§ ПРЕДЛОЖЕННЫЙ ОТРЫВОК
****************************************
Бабушка Маня или начало всех начал...

Таисья
Бабушка Маня или начало всех начал...

Светлой памяти моей бабушки Рабинович (Карась) Малки Берковны (1892 - 31.03.1970).


(Фотография бабушки и дедушки из семейного альбома).


Запах и вкус укропа и перца, гвоздики и чеснока, корицы и ванили знакомы мне с раннего детства. А точнее - это запах моей любимой бабушки Мани, которая вырастила меня с пелёнок. Я её не забываю никогда, я - её частица, её кровь и плоть... Мы с ней сделаны из одного теста, как и её потомки: мои дети и внуки...

Бабушка Маня - наш ангел, которого не было ни видно, ни слышно, но её доброе и нежное присутствие чувствовалось всегда и во всём: скромность и кротость, доброе сердце и врожденная интеллигентность, выдержка и такт, ум и порядочность, любовь и преданность, терпение и самоотверженность - можно перечислять бабушкины добродетели бесконечно.

Родилась моя бабушка Маня ещё в XIX веке в 1892 году на Украине. Её девичья фамилия была забавной: Карась. Я совершенно ничего не знаю о её предках, хотя с детства всегда интересовалась её семьёй. На все мои расспросы она отвечала однозначно: "Немец всех убил."
****************************************
§ ДАННЫЕ
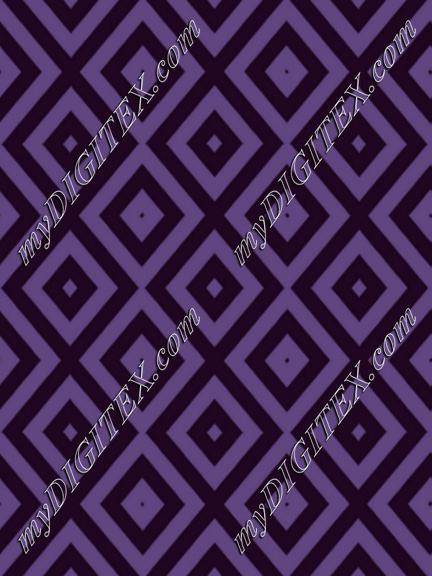 Purple and black geometric print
****************************************
§ ЗАДАНИЯ ДЛЯ ВЫПОЛНЕНИЯ
(a) Ответьте по отрывку о бабушке Мане на три вопроса, каждый ответ с новой строки:
(i) Запах и вкус чего упомянуты в самом начале отрывка?
(ii) В каком году родилась бабушка Маня?
(iii) Что бабушка отвечала на все расспросы о своей семье?
(b) Почему, согласно отрывку о бабушке Мане, запахи укропа, перца, гвоздики, чеснока, корицы и ванили знакомы с раннего детства?

§ ОТВЕТЫ
(a)
(i) Укропа и перца, гвоздики и чеснока, корицы и ванили.
(ii) В 1892 году.
(iii) «Немец всех убил.»

(b) Это запах любимой бабушки Мани, которая, как сказано в отрывке, вырастила «меня с пелёнок».